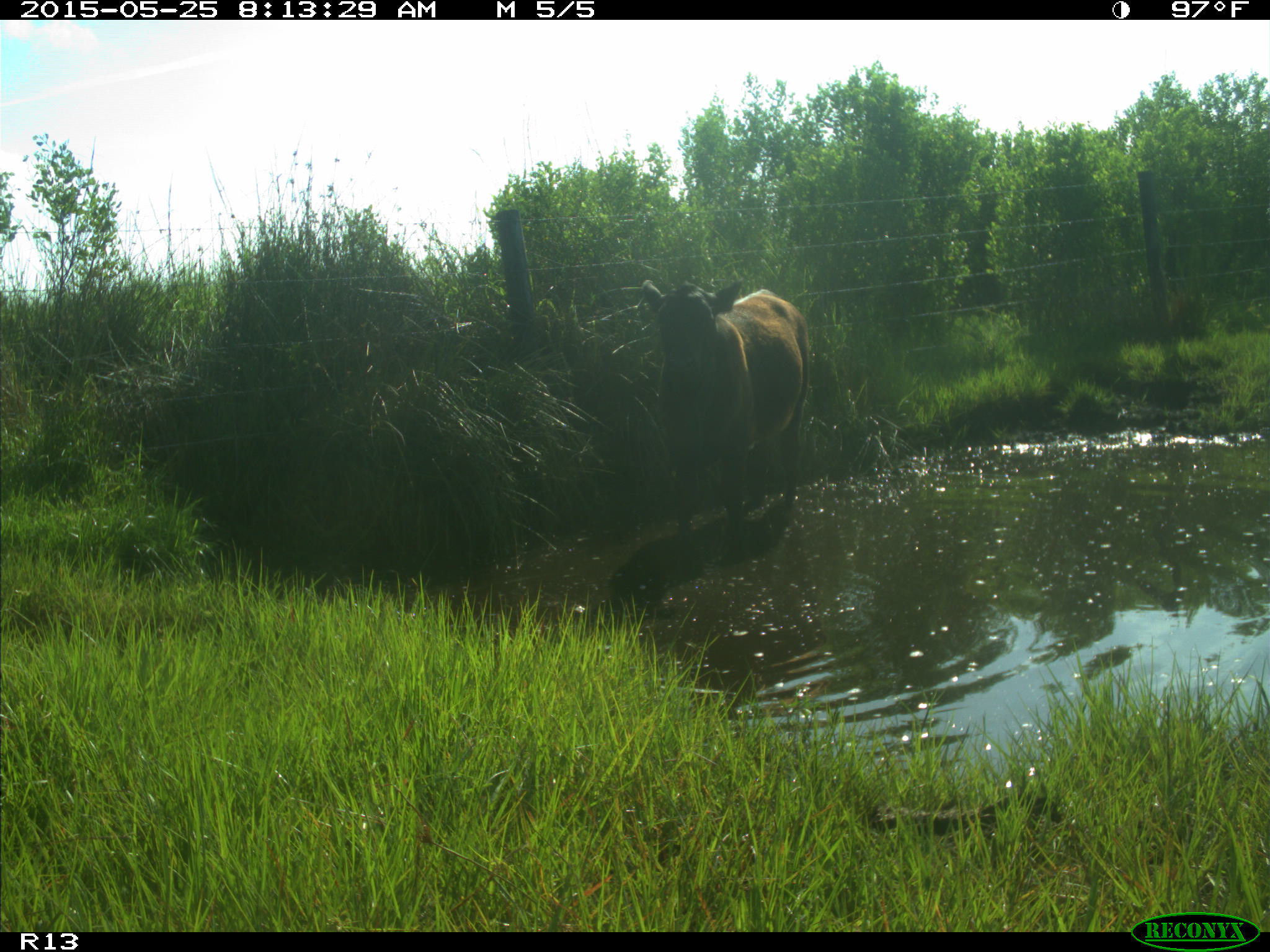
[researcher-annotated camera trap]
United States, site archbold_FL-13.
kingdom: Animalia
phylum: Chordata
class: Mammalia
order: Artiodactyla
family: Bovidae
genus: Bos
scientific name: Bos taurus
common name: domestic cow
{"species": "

--

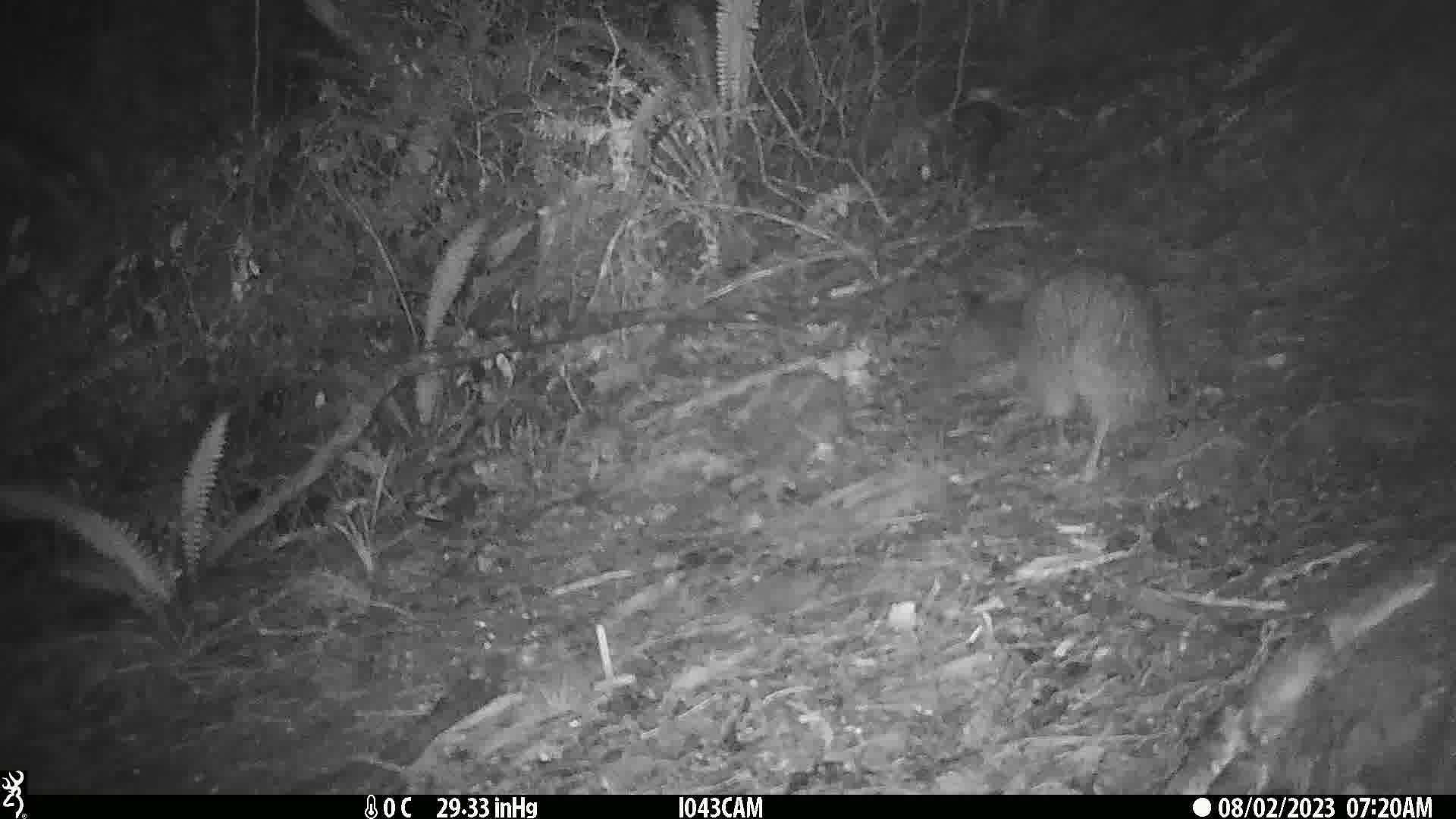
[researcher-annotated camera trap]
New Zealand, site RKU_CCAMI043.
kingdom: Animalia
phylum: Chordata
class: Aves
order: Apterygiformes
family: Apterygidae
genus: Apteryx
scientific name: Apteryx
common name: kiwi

__WHAT IS REQUIRED__. Among the lines above, find those containing the word "site" and copy each.

__YOUR RESPONSE__.
United States, site archbold_FL-13.
New Zealand, site RKU_CCAMI043.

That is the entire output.